Good to finally have some details. Those details, it turns out, are worrying.
My prime concern upon reading this summary is that there were two *separate* breaches, one for
the Fedora servers, and one for the Red Hat servers. It seems reasonable to presume that this
isn't a coincidence, for two such successful attacks to occur in close proximity. So, this is
a targeted effort against both Red Hat and Fedora, which by itself worries me.
In addition, this appears to be a serious breach in the sense that it isn't incidental to one
particular machine. That is, it seems most reasonable that the same attack method worked on
both targets. To me this implies that it wasn't a socially-engineered stealing of a password
to an account on one of the machines, as this wouldn't work for the other - unless a single
user has accounts on both, with the *same* password (not a good idea in general, but many of
us fall prey to this sort of thing...). If not, then the attackers have a method that works
against both the Fedora and Red Hat servers; it is possible that they have in their hands
details of a security vulnerability shared between these systems, which appears to me to imply
that it might be present in lots of systems around the world.
All of that said, it does appear Red Hat/Fedora are taking these intrusions seriously, and
that little actual damage has been done, that is the good news here as I see things.
Posted Aug 22, 2008 15:15 UTC (Fri) by JoeBuck (subscriber, #2330)
[Link]
Probably only one breach, since Red Hat provides Fedora's infrastructure.
What happened with Fedora - and Red Hat too
Posted Aug 22, 2008 15:19 UTC (Fri) by kripkenstein (subscriber, #43281)
[Link]
Sure, could be - I really don't know. But I still tend to doubt that the same server is used
for both Fedora and Red Hat in their infrastructure for the functionality that was breached.
And given how much space was spent in the official summary about how the two breaches are
separate, I tend to presume we are talking about separate servers. But I hope that's
incorrect, and I presume we'll find out soon enough.
What happened with Fedora - and Red Hat too
Posted Aug 22, 2008 16:37 UTC (Fri) by elanthis (guest, #6227)
[Link]
It could have been a single Red Hat employee who let his key or passphrase get stolen. If he
had access to both Red Hat and Fedora systems, well... there you go.
What happened with Fedora - and Red Hat too
Posted Aug 22, 2008 16:39 UTC (Fri) by Ed_L. (guest, #24287)
[Link]
I presume we will find out "soon enough" as well. However, given that in all likely hood RedHat/Fedora have the best security in the business, I would not presume we will find out before Red Hat quietly shares at least some details with its erstwhile competitors and sometime collaborators e.g. Debian, Gentoo, Mandriva, Canonical, Freespire, SuSE...
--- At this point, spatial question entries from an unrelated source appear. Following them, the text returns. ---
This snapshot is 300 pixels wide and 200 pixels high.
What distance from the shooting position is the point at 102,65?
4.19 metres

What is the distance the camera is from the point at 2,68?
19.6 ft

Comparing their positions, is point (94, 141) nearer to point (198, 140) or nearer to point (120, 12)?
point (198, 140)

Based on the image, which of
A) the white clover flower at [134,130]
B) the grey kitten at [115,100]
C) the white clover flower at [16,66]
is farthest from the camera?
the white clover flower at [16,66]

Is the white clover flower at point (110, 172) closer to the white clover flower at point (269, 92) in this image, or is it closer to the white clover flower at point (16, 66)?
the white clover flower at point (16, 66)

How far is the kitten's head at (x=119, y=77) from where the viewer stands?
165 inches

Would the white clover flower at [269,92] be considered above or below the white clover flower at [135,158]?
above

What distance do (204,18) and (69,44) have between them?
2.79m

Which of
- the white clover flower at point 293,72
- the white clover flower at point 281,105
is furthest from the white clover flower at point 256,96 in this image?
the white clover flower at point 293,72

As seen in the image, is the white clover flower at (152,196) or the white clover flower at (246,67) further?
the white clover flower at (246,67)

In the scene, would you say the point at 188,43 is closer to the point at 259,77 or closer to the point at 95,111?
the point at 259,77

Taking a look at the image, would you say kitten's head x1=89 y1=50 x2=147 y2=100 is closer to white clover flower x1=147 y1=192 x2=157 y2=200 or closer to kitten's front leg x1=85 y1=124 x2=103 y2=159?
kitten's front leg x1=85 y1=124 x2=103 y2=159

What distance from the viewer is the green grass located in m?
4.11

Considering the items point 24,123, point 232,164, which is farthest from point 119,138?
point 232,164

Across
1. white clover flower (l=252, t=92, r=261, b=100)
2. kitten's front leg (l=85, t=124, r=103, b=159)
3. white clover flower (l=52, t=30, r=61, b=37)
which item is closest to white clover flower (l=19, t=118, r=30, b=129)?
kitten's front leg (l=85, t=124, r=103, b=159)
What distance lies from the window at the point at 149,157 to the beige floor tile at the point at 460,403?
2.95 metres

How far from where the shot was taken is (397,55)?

What happened with Fedora - and Red Hat too
Posted Aug 22, 2008 17:23 UTC (Fri) by drag (subscriber, #31333)
[Link]
Usually the human is the weakest link in any security system.
It's very likely that the attacker gained access to a account using social engineering or by
bad ssh habits on the part of a Fedora developer.
What happened with Fedora - and Red Hat too
Posted Aug 25, 2008 0:56 UTC (Mon) by jamesh (guest, #1159)
[Link]
> To me this implies that it wasn't a socially-engineered stealing of
> a password to an account on one of the machines, as this wouldn't
> work for the other - unless a single user has accounts on both, with
> the *same* password (not a good idea in general, but many of us fall
> prey to this sort of thing...).
It isn't uncommon for large organisations to have shared authentication systems distributed via LDAP or similar, so having the same password on multiple boxes is not that surprising.
Also, it isn't uncommon for people to use the same SSH key pair to log into multiple servers, so that is another possible explanation for both RH and Fedora infrastructure being breached in a single attack.